Up on the blog today, we continue on with my on-going "expanded
league-leaders" thread, with this entry focusing on the National
League's top "firemen" of the 1976 season showcased on a 1977 card:
We
begin with the closer for the World Champion Cincinnati Reds, aka the
"Big Red Machine's" Rawly Eastwick, who followed up a wonderful rookie
year in 1975 with an even better campaign in 1976.
In his
Sophomore year Eastwick compiled 37 "points", that is, a combined 37
wins and saves (11 wins along with a league-leading 26 saves), along
with a very nice 2.09 ERA over 71 appearances and 107.2 innings.

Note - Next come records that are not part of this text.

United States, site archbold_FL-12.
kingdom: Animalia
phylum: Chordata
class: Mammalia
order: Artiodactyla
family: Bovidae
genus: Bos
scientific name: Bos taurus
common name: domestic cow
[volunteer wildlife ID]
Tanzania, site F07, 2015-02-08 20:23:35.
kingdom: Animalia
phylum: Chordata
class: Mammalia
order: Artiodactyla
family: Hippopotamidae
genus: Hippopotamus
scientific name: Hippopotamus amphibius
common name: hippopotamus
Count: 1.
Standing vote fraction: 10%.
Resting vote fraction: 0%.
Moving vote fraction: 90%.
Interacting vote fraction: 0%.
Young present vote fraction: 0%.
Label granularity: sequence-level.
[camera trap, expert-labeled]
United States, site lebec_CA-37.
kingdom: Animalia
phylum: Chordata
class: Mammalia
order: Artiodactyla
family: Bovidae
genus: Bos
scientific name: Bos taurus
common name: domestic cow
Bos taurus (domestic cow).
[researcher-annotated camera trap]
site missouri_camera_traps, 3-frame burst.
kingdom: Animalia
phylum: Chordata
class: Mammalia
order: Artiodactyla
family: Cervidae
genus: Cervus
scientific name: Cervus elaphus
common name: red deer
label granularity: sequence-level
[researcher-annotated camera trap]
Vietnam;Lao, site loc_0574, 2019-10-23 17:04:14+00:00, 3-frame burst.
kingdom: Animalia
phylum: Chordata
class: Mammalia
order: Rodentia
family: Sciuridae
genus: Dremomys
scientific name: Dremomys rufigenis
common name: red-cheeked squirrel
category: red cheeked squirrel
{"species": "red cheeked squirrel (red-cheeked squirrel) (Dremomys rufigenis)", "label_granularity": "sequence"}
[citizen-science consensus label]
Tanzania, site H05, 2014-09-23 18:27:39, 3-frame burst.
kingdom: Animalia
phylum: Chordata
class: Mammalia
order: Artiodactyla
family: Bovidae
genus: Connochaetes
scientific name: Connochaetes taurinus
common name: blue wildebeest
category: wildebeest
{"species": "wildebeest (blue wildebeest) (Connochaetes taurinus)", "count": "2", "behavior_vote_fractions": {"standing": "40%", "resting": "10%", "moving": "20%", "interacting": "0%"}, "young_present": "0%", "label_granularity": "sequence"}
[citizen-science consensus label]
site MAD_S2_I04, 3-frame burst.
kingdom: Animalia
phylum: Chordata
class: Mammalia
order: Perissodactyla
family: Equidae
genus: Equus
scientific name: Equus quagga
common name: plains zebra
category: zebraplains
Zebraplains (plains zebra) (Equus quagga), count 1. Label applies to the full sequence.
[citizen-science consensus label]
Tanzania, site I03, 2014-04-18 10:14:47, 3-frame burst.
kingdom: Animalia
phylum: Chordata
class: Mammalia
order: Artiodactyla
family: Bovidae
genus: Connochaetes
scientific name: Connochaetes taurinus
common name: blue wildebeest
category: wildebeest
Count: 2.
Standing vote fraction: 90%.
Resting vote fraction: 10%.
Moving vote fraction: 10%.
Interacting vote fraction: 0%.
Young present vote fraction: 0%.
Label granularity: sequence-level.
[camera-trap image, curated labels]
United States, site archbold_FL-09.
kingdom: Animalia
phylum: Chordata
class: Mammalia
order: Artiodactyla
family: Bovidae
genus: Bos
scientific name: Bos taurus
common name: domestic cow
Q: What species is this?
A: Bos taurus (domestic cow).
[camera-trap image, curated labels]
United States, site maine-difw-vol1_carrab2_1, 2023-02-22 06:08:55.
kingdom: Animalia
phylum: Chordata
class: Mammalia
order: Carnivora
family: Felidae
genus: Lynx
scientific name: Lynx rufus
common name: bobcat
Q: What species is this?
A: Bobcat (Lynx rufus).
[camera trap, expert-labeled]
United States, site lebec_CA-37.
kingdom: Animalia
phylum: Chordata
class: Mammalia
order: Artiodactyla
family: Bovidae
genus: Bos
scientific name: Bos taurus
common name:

Those numbers got him a fifth-place finish in the Cy Young race as well as a 13th-place finish for MVP.
The
year prior, he finished third in the Rookie of the Year Award when he
led the N.L. with 22 saves, while posting a record of 5-3 over 58 games,
with a 2.60 ERA.
Sadly for him however, he'd develop
arm-problems and never reach those type of numbers again, even though
his career lasted until 1981, when he appeared in 30 games for the
Chicago Cubs after bouncing around between 1977 and his final year.
Behind
him with 30 points, the ageless Charlie Hough, who posted a record of
12-8 with 18 saves for the Los Angeles Dodgers, appearing in 77 games
and posting a brilliant 2.21 ERA over 142.2 innings, all in relief.
It's
amazing to think that he'd be a reliever another SIX years through his
age-33 season before being converted to a starting pitcher by the Texas
Rangers, and going on to post double-digit wins for NINE straight years!
I
loved watching him pitch his knuckler when the Rangers were facing the
New York Yankees as a kid, and I'm happy to say I got to see him pitch
on more than one occasion in person at Yankee Stadium. What a treat!
The
man pitched until he was 46 years of age, finishing up with the Florida
Marlins in 1994, with 216 wins, a 3.75 ERA and 61 saves over 858 games,
440 of those starts, striking out over 2300 batters along the way.
In
third place with 29 points, a converted infielder who made the switch
to pitching work enough to forge out a 12-year career, New York Met Skip
Lockwood, who finished his 1976 season with a record of 10-7 along with
19 saves.
He appeared in 56 games for the Mets that year,
posting a very nice 2.67 ERA over 94.1 innings, striking out 108
batters, which works out to a very nice 10.8 strikeouts per nine
innings.
Originally a third baseman with the kansas City
Athletics who made his Big League debut in 1965 at the age of 18, he
retooled himself into a pitcher and made it back to the Majors as one of
the Seattle Pilots of 1969, appearing in six games.
A starter
with the team after they moved to Milwaukee in 1970, he made the switch
to the bullpen when he came to the Mets in 1975 and would stay there
the rest of his career, saving as many as 20 games while posting an ERA
as low as 1.49 twice (1975 and 1979).
After 24 games with the
Boston Red Sox in 1980, he retired, with a record of 57-97 over 420
games, with five shutouts and 68 saves.
Not too shabby for a light-hitting infielder!